The third problem is audio format consistency. Frequency IDs in different languages need to have consistent loudness, consistent frequency response, and consistent duration if they are to be integrated into the same scheduling system without manual adjustment for each language. TTS systems optimized for different languages often produce audio at different nominal levels and with different spectral characteristics; normalization to a consistent target is required before the ID recordings can be scheduled interchangeably. The KAVANA AI utilities page documents the specific normalization targets we use for this.
Putting it together: what a correctly engineered time call and frequency ID system looks like
A correctly engineered time call system characterizes the delay of the specific playout chain it operates in, accounts for that delay in scheduling, uses a reliable local time reference, handles time zone conversions at the data layer rather than through manual schedule adjustment, and produces audio that arrives at the listener's ear within 100 milliseconds of the intended moment.
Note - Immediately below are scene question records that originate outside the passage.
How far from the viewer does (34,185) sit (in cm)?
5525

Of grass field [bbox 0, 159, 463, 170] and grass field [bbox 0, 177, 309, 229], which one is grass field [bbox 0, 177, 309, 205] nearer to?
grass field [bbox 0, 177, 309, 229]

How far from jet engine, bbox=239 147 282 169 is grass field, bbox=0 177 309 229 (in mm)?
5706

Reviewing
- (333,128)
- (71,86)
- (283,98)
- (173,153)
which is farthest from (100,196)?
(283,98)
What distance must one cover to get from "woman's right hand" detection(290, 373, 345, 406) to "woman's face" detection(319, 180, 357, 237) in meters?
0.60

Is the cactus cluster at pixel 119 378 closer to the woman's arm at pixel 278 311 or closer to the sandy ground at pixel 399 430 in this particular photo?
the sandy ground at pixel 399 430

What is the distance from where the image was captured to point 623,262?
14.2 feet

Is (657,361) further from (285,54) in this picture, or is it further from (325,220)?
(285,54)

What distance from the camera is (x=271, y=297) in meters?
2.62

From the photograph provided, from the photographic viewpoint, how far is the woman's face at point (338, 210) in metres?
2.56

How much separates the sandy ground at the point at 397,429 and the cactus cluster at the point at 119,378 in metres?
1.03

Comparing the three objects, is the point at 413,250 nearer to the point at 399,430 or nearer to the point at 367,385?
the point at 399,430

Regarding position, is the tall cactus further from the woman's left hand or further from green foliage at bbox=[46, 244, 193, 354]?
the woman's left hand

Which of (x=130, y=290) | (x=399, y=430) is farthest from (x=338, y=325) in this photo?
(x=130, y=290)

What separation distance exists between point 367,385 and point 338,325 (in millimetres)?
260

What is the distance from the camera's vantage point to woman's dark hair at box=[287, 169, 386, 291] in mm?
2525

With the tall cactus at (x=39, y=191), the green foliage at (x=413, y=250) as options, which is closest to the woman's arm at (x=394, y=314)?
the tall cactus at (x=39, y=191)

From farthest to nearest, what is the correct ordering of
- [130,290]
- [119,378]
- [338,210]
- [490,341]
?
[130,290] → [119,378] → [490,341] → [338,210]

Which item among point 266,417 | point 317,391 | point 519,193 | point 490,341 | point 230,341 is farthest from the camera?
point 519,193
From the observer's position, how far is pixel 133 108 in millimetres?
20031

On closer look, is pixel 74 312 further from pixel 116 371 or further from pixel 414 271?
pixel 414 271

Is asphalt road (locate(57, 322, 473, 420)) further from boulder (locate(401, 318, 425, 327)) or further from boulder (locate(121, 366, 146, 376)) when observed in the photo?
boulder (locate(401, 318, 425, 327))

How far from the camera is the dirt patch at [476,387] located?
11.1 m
A correctly engineered frequency ID system produces four to six versions of each ID, rotates through them with a logic that avoids adjacent repetition, matches the language of the ID to the language of the surrounding content, normalizes all versions to consistent loudness and format, and integrates ID placement with the overall scheduling logic so that IDs do not cluster with other fixed elements.
Neither of these systems is technically exotic. The engineering is not complicated. What makes them work correctly is attention to the details that are easy to defer: the delay measurement, the rotation logic, the multilingual matching, the normalization targets. These are not features that listeners notice when they are present. They are details that listeners notice, immediately and persistently, when they are absent.
The KAVANA broadcast management system handles time call scheduling, delay compensation, frequency ID rotation, and multilingual content matching as integrated parts of the scheduling engine rather than as afterthoughts layered on top of a basic playout system. The distinction matters in practice because the failure modes of time calls and frequency IDs are not independent of the rest of the schedule — they interact with program element timing, with loudness processing state, and with the multilingual content structure in ways that require the scheduling system to treat them as first-class concerns.